• **What to work on**: Reproduce every record below exactly as written, leaving out any pictures.

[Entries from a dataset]

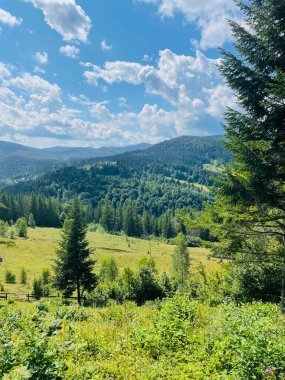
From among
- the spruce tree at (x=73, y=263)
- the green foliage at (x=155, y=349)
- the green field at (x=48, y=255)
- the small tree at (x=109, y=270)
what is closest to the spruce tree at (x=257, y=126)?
the green foliage at (x=155, y=349)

• **The result**:
From among
- the spruce tree at (x=73, y=263)
- the green foliage at (x=155, y=349)
- the green field at (x=48, y=255)
- the small tree at (x=109, y=270)
what is closest to the spruce tree at (x=257, y=126)?
the green foliage at (x=155, y=349)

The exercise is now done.